Exercise objective
If a line comes after the one containing "common name: ostrich", leave it out; copy every line before it, and that line too, exactly as written, starting from the first line of the entries.

.....

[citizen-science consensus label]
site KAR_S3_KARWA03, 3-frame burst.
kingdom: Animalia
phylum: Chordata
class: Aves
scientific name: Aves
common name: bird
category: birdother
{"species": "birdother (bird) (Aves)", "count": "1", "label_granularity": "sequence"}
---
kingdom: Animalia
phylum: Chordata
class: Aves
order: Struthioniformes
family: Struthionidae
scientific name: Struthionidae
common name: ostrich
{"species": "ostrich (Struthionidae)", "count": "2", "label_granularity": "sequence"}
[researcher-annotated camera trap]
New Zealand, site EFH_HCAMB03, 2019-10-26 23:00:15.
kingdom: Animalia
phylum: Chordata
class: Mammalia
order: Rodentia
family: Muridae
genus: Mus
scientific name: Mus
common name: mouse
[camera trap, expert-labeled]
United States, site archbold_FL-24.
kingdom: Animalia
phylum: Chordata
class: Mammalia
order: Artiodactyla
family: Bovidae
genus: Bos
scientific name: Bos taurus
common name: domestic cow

.....

The completed task
[citizen-science consensus label]
site KAR_S3_KARWA03, 3-frame burst.
kingdom: Animalia
phylum: Chordata
class: Aves
scientific name: Aves
common name: bird
category: birdother
{"species": "birdother (bird) (Aves)", "count": "1", "label_granularity": "sequence"}
---
kingdom: Animalia
phylum: Chordata
class: Aves
order: Struthioniformes
family: Struthionidae
scientific name: Struthionidae
common name: ostrich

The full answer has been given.